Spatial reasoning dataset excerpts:
§ §
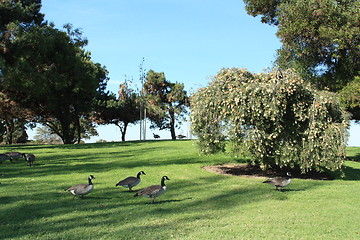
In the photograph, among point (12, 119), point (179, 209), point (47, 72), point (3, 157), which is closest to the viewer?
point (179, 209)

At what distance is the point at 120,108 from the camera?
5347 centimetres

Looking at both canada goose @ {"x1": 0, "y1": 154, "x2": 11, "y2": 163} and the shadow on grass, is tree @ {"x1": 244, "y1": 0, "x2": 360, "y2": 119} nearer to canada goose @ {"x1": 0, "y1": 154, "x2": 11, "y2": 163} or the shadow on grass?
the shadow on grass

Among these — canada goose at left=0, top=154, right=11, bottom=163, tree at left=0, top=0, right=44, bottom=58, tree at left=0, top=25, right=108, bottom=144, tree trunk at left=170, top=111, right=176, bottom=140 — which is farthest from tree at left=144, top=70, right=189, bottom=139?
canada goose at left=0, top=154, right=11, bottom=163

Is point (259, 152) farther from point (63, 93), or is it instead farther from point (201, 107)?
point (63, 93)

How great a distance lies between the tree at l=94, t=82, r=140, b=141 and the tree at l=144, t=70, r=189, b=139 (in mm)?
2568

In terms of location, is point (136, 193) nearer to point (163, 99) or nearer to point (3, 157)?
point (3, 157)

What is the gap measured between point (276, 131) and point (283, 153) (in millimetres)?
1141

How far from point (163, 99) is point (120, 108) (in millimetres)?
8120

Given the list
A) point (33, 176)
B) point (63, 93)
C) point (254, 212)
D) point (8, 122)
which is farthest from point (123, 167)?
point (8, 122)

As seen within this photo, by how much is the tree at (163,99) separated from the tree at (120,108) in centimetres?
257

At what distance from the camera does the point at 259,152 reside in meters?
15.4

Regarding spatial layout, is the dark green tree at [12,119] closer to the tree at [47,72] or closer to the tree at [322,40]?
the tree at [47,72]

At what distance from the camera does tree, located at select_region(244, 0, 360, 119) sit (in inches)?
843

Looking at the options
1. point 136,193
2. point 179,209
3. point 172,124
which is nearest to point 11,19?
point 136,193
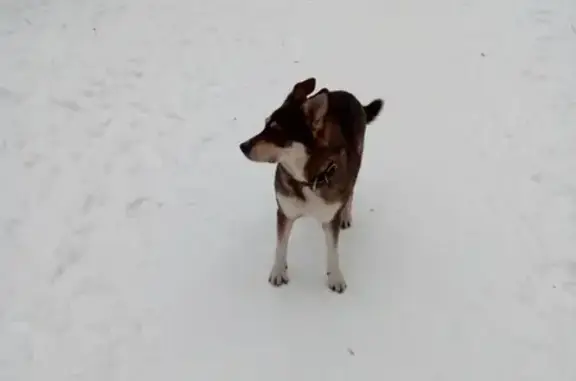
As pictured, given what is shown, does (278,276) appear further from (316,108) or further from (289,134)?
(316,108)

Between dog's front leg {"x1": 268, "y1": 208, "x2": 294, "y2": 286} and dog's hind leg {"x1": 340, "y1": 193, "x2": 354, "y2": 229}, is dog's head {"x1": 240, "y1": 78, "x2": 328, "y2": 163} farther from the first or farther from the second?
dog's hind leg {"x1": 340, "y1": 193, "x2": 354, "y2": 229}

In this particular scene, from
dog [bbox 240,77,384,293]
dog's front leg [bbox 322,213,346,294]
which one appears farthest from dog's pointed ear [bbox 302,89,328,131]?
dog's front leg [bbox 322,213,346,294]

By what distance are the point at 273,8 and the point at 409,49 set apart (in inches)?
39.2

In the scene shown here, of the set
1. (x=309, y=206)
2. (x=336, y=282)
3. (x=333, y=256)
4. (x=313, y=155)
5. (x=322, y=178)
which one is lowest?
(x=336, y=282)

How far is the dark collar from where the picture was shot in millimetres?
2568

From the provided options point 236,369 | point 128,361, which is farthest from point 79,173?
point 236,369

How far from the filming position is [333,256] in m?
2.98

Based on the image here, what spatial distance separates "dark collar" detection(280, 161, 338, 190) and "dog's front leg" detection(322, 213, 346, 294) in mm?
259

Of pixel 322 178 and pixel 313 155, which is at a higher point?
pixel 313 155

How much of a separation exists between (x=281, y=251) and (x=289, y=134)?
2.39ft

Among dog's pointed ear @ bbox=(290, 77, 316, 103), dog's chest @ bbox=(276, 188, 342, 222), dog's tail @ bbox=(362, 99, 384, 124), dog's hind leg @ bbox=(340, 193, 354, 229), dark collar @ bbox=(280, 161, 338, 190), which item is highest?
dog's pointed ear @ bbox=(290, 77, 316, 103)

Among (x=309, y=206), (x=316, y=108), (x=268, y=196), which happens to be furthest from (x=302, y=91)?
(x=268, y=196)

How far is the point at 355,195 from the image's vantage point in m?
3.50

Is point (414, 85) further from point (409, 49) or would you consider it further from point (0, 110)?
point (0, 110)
§ §
→ **TASK PROMPT**
Copy everything from the line containing "How far is the point" down to the end of the records, requests included, and shift every distance and coordinate in the answers by -31.

→ **SOLUTION FOR THIS PROBLEM**
How far is the point at 355,195 from the image's vantage point in m?
-27.50

Is point (414, 85) further from point (409, 49) or would you consider it further from point (0, 110)?
point (-31, 79)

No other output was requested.